The error probability of 16QAM

Question

The signal constellation for a communication system with 16 equiprobable symbols is shown as below. The channel is AWGN with noise power spectral density of $N_ 0/2.$Using the union bound, find a bound in terms of $A$ and $N_0$ on the error probability for this channel.

Does the union bound means error probability?the solution said $$P_e \le 15Q\left(\sqrt{\frac{d^2_{min}}{2N_0}}\right)=15Q\left(\sqrt{\frac{2A^2}{N_0}}\right) $$

but why is

\begin{align} &2\cdot\frac{1}{16}Q\left(\frac{A}{\sqrt{\frac{N_0}{2}}}\right)+3\cdot\frac{1}{16}Q\left(\frac{A}{\sqrt{\frac{N_0}{2}}}\right)+3\cdot\frac{1}{16}Q\left(\frac{A}{\sqrt{\frac{N_0}{2}}}\right)+2\cdot\frac{1}{16}Q\left(\frac{A}{\sqrt{\frac{N_0}{2}}}\right)\\ &+3\cdot\frac{1}{16}Q\left(\frac{A}{\sqrt{\frac{N_0}{2}}}\right)+4\cdot\frac{1}{16}Q\left(\frac{A}{\sqrt{\frac{N_0}{2}}}\right)+4\cdot\frac{1}{16}Q\left(\frac{A}{\sqrt{\frac{N_0}{2}}}\right)+3\cdot\frac{1}{16}Q\left(\frac{A}{\sqrt{\frac{N_0}{2}}}\right)\\ &+3\cdot\frac{1}{16}Q\left(\frac{A}{\sqrt{\frac{N_0}{2}}}\right)+4\cdot\frac{1}{16}Q\left(\frac{A}{\sqrt{\frac{N_0}{2}}}\right)+4\cdot\frac{1}{16}Q\left(\frac{A}{\sqrt{\frac{N_0}{2}}}\right)+3\cdot\frac{1}{16}Q\left(\frac{A}{\sqrt{\frac{N_0}{2}}}\right)\\ &+2\cdot\frac{1}{16}Q\left(\frac{A}{\sqrt{\frac{N_0}{2}}}\right)+3\cdot\frac{1}{16}Q\left(\frac{A}{\sqrt{\frac{N_0}{2}}}\right)+3\cdot\frac{1}{16}Q\left(\frac{A}{\sqrt{\frac{N_0}{2}}}\right)+2\cdot\frac{1}{16}Q\left(\frac{A}{\sqrt{\frac{N_0}{2}}}\right)\\ &=\frac{48}{16}Q\left(\frac{A}{\sqrt{\frac{N_0}{2}}}\right)\quad{?} \end{align}

Answer 1

In general, the symbol error probability is given by

$$P_E=\sum_{i=1}^MP[s_i]P[E|s_i]\tag{1}$$

where $P[s_i]$ is the probability that symbol $s_i$ was sent, $P[E|s_i]$ is the error probability given that $s_i$ was sent, and $M$ is the number of symbols.

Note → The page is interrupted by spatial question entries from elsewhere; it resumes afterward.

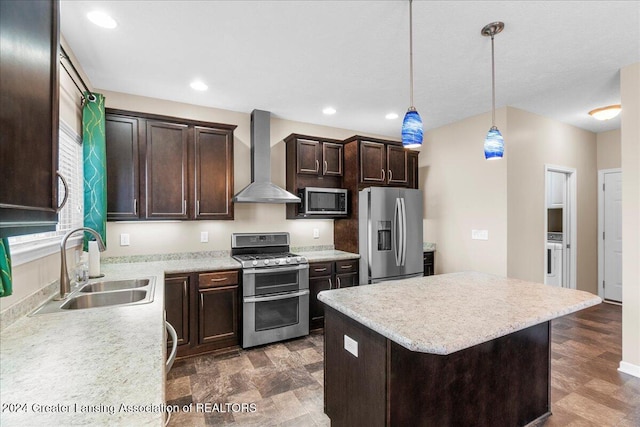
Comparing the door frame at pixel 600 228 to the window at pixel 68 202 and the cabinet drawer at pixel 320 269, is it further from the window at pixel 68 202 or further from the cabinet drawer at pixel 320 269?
the window at pixel 68 202

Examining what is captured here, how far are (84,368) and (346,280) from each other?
10.1 feet

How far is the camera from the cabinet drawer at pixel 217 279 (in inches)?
120

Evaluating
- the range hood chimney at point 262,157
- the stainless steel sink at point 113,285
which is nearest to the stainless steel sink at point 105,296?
the stainless steel sink at point 113,285

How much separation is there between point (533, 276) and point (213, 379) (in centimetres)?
406

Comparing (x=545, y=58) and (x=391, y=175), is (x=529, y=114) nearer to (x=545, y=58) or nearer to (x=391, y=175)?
(x=545, y=58)

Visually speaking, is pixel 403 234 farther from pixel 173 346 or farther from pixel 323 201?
pixel 173 346

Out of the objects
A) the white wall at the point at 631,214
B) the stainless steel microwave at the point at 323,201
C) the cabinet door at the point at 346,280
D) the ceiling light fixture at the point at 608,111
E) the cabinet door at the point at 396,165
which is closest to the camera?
the white wall at the point at 631,214

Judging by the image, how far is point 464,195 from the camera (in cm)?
428

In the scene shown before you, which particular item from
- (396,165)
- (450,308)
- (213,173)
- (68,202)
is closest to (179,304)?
(68,202)

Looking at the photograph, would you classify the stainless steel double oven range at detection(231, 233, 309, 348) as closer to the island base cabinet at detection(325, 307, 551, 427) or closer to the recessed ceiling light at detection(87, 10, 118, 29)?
the island base cabinet at detection(325, 307, 551, 427)

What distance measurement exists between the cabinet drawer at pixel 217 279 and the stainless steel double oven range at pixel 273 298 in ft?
0.39

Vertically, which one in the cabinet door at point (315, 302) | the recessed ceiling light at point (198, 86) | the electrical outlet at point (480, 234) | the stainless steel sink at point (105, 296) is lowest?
the cabinet door at point (315, 302)

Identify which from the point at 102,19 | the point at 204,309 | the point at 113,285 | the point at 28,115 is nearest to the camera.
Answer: the point at 28,115

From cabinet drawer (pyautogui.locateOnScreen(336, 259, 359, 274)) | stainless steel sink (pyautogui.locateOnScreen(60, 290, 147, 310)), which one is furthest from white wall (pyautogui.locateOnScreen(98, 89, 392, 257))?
stainless steel sink (pyautogui.locateOnScreen(60, 290, 147, 310))
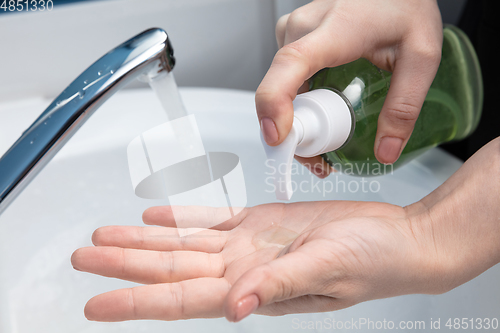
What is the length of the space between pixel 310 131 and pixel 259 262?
0.12m

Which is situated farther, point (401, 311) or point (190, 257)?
point (401, 311)

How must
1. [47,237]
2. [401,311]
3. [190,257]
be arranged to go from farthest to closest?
[47,237] → [401,311] → [190,257]

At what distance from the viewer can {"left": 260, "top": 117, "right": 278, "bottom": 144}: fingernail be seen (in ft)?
1.04

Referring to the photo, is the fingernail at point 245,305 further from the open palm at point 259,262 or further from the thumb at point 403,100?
the thumb at point 403,100

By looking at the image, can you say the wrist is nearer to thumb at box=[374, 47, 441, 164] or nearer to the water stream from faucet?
thumb at box=[374, 47, 441, 164]

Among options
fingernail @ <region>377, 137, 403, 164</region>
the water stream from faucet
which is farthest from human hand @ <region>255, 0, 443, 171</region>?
the water stream from faucet

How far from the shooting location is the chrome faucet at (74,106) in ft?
0.94

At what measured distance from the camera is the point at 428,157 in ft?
1.81

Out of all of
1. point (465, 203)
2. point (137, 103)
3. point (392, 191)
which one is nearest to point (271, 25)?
point (137, 103)

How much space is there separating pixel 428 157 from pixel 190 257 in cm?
35

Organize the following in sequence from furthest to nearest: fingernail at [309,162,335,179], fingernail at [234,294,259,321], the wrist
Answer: fingernail at [309,162,335,179] < the wrist < fingernail at [234,294,259,321]

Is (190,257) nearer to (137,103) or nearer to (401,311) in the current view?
(401,311)

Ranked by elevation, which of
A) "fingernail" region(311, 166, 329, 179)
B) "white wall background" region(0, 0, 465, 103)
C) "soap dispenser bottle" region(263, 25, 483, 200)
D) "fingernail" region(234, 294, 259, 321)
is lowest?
"fingernail" region(234, 294, 259, 321)

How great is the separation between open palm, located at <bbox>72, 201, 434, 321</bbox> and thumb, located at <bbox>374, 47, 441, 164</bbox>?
0.21 ft
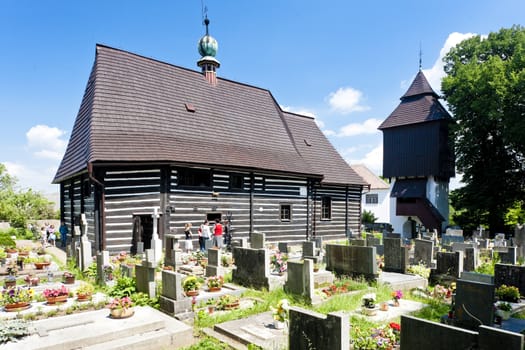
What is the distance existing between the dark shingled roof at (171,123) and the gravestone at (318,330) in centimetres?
1110

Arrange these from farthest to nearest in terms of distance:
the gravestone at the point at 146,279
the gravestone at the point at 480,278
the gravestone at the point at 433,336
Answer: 1. the gravestone at the point at 146,279
2. the gravestone at the point at 480,278
3. the gravestone at the point at 433,336

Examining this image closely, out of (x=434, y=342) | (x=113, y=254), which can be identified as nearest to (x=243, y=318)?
(x=434, y=342)

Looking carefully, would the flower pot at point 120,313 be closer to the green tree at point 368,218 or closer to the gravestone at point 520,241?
the gravestone at point 520,241

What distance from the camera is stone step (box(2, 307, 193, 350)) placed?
558 centimetres

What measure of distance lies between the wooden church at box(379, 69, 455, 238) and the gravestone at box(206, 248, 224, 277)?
2355 cm

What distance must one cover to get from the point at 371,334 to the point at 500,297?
5054 mm

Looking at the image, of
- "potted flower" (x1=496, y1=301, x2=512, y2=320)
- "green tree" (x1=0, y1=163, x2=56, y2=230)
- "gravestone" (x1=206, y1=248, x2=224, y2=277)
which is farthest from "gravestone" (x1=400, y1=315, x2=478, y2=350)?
"green tree" (x1=0, y1=163, x2=56, y2=230)

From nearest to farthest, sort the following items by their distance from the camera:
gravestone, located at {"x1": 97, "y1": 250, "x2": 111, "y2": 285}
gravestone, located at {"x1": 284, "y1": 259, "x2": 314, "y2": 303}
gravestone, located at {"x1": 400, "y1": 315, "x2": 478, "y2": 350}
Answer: gravestone, located at {"x1": 400, "y1": 315, "x2": 478, "y2": 350}
gravestone, located at {"x1": 284, "y1": 259, "x2": 314, "y2": 303}
gravestone, located at {"x1": 97, "y1": 250, "x2": 111, "y2": 285}

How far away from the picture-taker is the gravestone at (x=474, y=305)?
5.77 metres

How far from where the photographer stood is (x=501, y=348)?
12.4ft

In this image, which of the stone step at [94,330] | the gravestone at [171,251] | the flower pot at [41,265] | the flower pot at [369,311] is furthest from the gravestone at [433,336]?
the flower pot at [41,265]

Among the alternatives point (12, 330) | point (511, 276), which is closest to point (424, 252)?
point (511, 276)

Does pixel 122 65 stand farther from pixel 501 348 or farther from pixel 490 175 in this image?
pixel 490 175

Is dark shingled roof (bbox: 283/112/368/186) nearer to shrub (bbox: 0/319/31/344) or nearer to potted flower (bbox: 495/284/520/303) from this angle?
potted flower (bbox: 495/284/520/303)
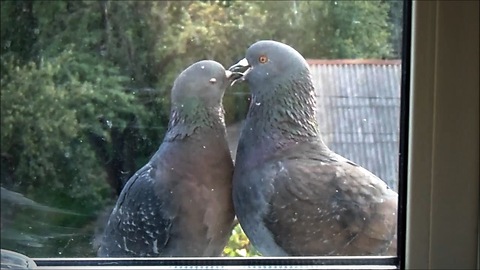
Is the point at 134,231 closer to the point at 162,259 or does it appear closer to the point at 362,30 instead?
the point at 162,259

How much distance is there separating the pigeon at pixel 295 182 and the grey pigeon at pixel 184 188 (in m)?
0.03

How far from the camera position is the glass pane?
78cm

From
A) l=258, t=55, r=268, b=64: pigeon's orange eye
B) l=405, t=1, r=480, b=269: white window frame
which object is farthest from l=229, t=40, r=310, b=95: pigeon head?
l=405, t=1, r=480, b=269: white window frame

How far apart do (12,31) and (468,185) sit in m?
0.55

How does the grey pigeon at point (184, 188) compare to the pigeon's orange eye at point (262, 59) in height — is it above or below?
below

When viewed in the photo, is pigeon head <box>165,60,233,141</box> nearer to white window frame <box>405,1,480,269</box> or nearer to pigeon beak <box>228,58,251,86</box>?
pigeon beak <box>228,58,251,86</box>

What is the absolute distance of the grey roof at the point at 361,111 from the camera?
2.57 feet

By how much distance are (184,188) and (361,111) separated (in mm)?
232

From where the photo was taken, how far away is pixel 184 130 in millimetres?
801

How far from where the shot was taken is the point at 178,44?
2.58 feet

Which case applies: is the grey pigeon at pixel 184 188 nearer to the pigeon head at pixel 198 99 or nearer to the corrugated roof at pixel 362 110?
the pigeon head at pixel 198 99

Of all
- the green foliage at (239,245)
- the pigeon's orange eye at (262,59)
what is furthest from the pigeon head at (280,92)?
the green foliage at (239,245)

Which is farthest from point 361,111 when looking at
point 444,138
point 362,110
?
point 444,138

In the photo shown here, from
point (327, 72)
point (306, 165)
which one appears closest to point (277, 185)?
point (306, 165)
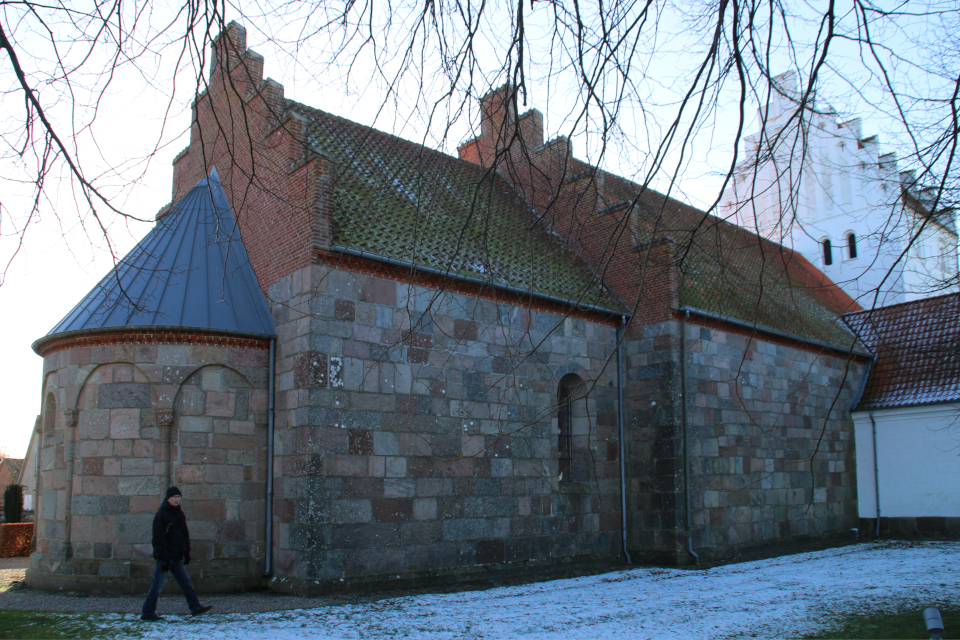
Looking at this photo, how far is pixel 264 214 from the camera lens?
1154 centimetres

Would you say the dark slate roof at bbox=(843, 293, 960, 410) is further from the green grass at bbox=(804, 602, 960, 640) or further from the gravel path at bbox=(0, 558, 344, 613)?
the gravel path at bbox=(0, 558, 344, 613)

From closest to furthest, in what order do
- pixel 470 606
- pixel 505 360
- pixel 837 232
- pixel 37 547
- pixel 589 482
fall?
pixel 470 606
pixel 37 547
pixel 505 360
pixel 589 482
pixel 837 232

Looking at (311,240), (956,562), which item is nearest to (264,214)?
(311,240)

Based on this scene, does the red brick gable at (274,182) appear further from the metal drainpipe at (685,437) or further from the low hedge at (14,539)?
the low hedge at (14,539)

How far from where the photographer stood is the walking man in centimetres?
820

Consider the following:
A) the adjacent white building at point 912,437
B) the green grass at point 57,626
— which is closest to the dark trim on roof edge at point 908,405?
the adjacent white building at point 912,437

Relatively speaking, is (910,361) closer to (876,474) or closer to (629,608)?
(876,474)

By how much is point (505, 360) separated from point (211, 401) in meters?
4.42

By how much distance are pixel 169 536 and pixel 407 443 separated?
3337 millimetres

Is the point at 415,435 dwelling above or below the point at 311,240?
below

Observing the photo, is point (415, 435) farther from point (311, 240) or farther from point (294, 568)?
point (311, 240)

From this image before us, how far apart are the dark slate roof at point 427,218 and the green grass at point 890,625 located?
503 cm

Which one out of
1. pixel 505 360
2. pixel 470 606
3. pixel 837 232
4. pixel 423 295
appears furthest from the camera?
pixel 837 232

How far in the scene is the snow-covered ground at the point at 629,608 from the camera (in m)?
7.75
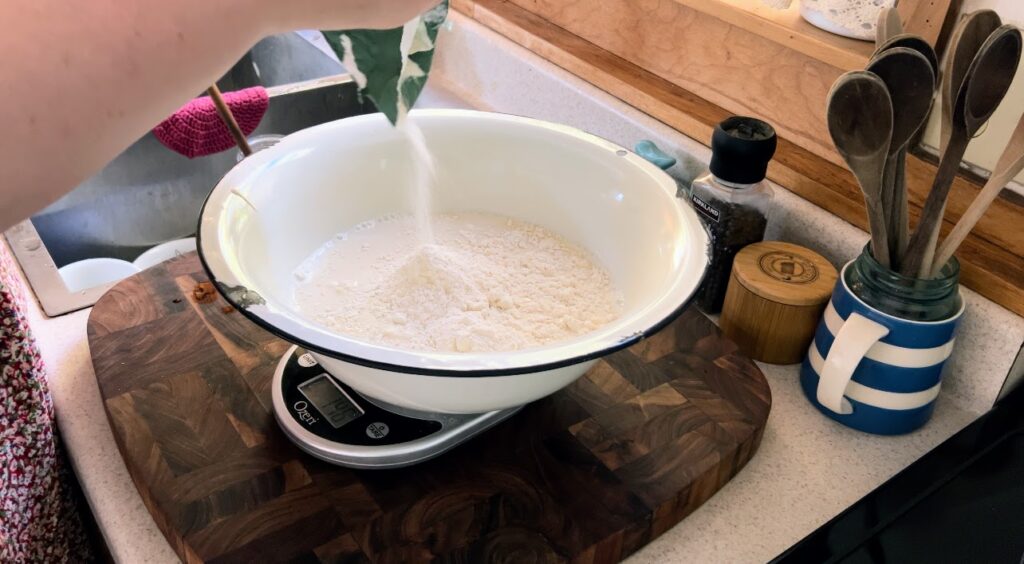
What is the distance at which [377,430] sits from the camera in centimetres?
67

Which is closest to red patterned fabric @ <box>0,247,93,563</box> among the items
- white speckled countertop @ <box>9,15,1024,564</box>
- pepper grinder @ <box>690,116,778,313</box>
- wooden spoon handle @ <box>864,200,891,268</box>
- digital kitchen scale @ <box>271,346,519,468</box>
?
white speckled countertop @ <box>9,15,1024,564</box>

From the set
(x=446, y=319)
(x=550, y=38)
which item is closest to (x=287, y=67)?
(x=550, y=38)

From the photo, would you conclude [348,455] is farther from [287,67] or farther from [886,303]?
[287,67]

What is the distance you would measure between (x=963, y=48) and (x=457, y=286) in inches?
17.2

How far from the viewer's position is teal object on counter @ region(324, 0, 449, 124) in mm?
625

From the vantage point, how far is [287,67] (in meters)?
1.50

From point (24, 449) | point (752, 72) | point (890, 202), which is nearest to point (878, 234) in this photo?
point (890, 202)

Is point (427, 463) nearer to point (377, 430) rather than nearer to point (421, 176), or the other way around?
point (377, 430)

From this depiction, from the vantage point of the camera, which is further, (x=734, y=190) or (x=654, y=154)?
(x=654, y=154)

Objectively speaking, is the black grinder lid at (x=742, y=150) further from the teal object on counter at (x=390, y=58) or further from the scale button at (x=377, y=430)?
the scale button at (x=377, y=430)

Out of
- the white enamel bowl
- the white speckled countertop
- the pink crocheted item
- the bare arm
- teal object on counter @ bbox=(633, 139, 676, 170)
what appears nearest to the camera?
the bare arm

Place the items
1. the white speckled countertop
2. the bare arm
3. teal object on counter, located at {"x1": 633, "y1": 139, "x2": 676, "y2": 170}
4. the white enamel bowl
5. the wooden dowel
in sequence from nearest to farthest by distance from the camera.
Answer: the bare arm → the white enamel bowl → the white speckled countertop → the wooden dowel → teal object on counter, located at {"x1": 633, "y1": 139, "x2": 676, "y2": 170}

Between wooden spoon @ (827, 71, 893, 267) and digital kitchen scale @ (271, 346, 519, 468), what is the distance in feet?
1.10

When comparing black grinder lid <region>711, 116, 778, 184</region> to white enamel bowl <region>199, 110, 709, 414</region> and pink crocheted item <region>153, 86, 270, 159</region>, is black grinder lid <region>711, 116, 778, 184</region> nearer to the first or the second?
white enamel bowl <region>199, 110, 709, 414</region>
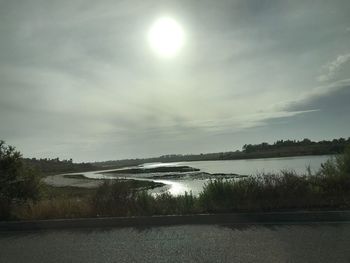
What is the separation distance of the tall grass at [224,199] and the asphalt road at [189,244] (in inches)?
69.2

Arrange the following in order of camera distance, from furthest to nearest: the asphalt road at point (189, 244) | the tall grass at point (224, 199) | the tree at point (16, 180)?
the tree at point (16, 180) < the tall grass at point (224, 199) < the asphalt road at point (189, 244)

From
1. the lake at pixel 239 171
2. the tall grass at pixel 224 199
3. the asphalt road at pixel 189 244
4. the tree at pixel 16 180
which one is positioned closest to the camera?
the asphalt road at pixel 189 244

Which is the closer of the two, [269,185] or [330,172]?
[269,185]

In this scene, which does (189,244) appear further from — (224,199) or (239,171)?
(239,171)

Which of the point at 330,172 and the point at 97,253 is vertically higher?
the point at 330,172

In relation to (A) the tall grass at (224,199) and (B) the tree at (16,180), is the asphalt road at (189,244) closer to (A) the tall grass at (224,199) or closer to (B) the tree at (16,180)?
(A) the tall grass at (224,199)

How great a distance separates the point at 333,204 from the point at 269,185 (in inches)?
75.0

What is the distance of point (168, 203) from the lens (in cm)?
1157

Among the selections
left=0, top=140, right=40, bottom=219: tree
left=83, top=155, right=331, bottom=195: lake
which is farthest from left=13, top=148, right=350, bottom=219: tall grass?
left=83, top=155, right=331, bottom=195: lake

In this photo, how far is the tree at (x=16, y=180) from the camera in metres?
13.1

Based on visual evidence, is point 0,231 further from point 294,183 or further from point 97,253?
point 294,183

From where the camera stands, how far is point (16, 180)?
1347 cm

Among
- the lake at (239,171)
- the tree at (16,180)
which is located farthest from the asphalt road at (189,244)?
the lake at (239,171)

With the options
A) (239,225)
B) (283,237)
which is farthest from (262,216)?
(283,237)
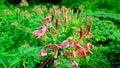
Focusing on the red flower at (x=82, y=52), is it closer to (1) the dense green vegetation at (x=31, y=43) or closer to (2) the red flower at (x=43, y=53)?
(1) the dense green vegetation at (x=31, y=43)

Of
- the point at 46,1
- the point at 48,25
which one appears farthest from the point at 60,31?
the point at 46,1

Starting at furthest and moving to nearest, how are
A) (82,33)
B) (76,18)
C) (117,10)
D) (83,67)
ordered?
(117,10) → (83,67) → (76,18) → (82,33)

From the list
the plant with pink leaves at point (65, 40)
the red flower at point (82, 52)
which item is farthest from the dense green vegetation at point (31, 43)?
the red flower at point (82, 52)

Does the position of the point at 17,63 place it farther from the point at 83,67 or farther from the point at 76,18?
the point at 83,67

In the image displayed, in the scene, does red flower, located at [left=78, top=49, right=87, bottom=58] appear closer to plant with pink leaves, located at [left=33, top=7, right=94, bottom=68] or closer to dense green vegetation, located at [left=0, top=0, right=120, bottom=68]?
plant with pink leaves, located at [left=33, top=7, right=94, bottom=68]

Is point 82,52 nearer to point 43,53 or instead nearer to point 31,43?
point 43,53

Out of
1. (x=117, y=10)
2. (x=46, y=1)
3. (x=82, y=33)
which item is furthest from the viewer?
(x=46, y=1)

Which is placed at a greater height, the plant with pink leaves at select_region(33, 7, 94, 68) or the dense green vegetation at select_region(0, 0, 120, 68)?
the plant with pink leaves at select_region(33, 7, 94, 68)

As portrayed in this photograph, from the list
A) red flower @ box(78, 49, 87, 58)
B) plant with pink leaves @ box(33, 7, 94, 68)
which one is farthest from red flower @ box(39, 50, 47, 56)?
red flower @ box(78, 49, 87, 58)

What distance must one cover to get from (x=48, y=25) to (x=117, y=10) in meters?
7.93

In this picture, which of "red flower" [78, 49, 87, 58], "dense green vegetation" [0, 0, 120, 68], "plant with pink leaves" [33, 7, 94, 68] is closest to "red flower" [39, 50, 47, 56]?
"plant with pink leaves" [33, 7, 94, 68]

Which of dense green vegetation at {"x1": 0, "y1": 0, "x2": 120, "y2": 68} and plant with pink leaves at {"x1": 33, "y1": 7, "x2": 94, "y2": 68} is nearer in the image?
plant with pink leaves at {"x1": 33, "y1": 7, "x2": 94, "y2": 68}

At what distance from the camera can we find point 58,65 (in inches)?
114

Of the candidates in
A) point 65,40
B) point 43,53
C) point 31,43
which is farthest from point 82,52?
point 31,43
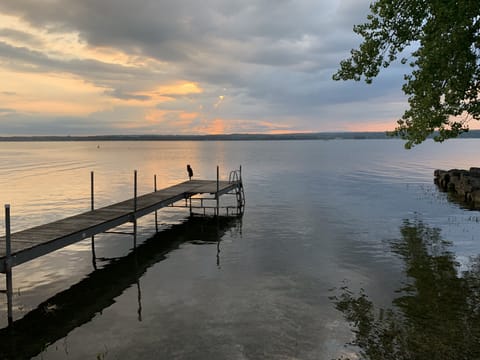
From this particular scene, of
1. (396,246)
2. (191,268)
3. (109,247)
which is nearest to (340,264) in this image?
(396,246)

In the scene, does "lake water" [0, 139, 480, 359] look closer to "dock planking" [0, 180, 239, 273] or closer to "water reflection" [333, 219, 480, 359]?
"water reflection" [333, 219, 480, 359]

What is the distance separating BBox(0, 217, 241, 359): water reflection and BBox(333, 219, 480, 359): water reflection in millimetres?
6908

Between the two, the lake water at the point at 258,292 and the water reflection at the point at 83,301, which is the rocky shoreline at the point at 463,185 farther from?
the water reflection at the point at 83,301

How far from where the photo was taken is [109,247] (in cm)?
2050

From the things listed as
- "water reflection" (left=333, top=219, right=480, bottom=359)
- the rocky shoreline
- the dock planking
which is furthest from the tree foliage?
the rocky shoreline

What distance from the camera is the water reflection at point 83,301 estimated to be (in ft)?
35.1

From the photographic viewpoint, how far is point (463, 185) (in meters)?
38.5

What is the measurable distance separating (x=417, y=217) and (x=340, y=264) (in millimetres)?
13800

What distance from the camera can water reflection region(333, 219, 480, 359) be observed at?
994cm

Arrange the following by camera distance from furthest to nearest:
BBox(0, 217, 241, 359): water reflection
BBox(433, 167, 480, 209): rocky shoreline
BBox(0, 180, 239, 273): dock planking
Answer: BBox(433, 167, 480, 209): rocky shoreline < BBox(0, 180, 239, 273): dock planking < BBox(0, 217, 241, 359): water reflection

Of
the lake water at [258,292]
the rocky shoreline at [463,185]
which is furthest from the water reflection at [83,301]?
the rocky shoreline at [463,185]

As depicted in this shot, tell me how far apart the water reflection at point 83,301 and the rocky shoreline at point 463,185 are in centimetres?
2443

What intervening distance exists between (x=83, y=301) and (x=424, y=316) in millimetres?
11259

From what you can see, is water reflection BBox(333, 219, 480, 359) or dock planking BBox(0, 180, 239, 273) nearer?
water reflection BBox(333, 219, 480, 359)
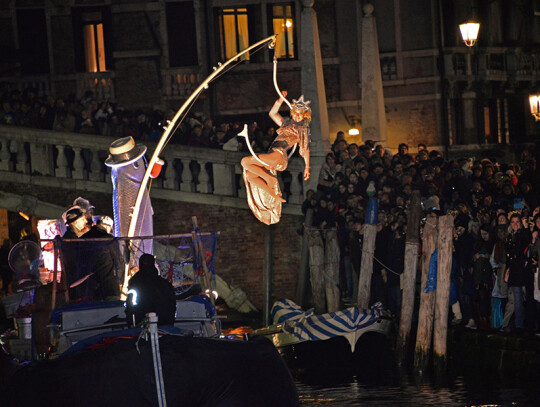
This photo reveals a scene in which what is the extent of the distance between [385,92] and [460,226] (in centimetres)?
1198

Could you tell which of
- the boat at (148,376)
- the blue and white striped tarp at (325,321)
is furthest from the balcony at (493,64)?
the boat at (148,376)

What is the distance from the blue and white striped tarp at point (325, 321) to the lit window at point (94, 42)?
1172 cm

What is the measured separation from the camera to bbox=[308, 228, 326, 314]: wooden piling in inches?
780

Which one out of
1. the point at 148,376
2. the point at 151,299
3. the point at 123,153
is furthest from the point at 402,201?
the point at 148,376

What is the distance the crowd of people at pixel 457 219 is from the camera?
1554 centimetres

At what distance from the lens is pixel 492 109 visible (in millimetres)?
30031

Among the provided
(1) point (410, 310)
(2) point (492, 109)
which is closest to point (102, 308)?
(1) point (410, 310)

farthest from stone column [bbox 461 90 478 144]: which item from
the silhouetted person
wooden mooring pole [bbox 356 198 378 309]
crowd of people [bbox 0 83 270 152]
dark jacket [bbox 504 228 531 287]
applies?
the silhouetted person

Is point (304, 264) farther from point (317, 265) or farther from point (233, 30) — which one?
point (233, 30)

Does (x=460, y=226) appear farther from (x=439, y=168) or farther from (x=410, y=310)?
(x=439, y=168)

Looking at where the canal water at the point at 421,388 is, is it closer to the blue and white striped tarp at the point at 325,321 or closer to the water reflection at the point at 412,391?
the water reflection at the point at 412,391

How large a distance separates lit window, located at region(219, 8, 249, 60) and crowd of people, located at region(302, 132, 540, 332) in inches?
326

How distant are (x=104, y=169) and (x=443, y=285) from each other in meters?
7.72

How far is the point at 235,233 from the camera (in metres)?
21.7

If all symbols are equally likely, $(1)$ simplifies to

$$P_E=\frac{1}{M}\sum_{i=1}^MP[E|s_i]\tag{2}$$

For $16$-QAM it is possible to derive an exact expression for the error probabilities $P[E|s_i]$ (and hence for the symbol error probability $P_E$). You can find the derivation in most digital communication text books. A good approximation (better than the union bound) is given in this answer.

The union bound approximation gives an upper bound on $P[E|s_i]$:

$$P[E|s_i]\le\sum_{j\neq i}P[s_j\text{ chosen}|s_i\text{ sent}]\tag{3}$$

Under the given assumptions we have

$$P[s_j\text{ chosen}|s_i\text{ sent}]=Q\left(\sqrt{\frac{d^2_{ij}}{2N_0}}\right)\tag{4}$$

where $d_{ij}$ is the distance between symbols $s_i$ and $s_j$. With $(3)$ and $(4)$ the union bound approximation of $(2)$ becomes

$$P_E\le\frac{1}{M}\sum_{i=1}^M\sum_{j\neq i}Q\left(\sqrt{\frac{d^2_{ij}}{2N_0}}\right)\tag{5}$$

Note that generally you will get a sum of $Q$ functions with different arguments because the distances $d_{ij}$ are usually not all the same. This is also the case for $16$-QAM.

The solution you provided is still more conservative (hence, worse) than the union bound. That solution uses the fact that the $Q$ function is monotonically decreasing, which implies

$$Q\left(\sqrt{\frac{d^2_{ij}}{2N_0}}\right)\le Q\left(\sqrt{\frac{d^2_{min}}{2N_0}}\right)\tag{6}$$

with $d_{min}=\min_{i\neq j}\{d_{ij}\}$ being the smallest occurring distance between symbols. Plugging $(6)$ into $(5)$ we finally get the bound

$$P_E\le (M-1)Q\left(\sqrt{\frac{d^2_{min}}{2N_0}}\right)\tag{7}$$

which, as mentioned above, is even less tight than the union bound.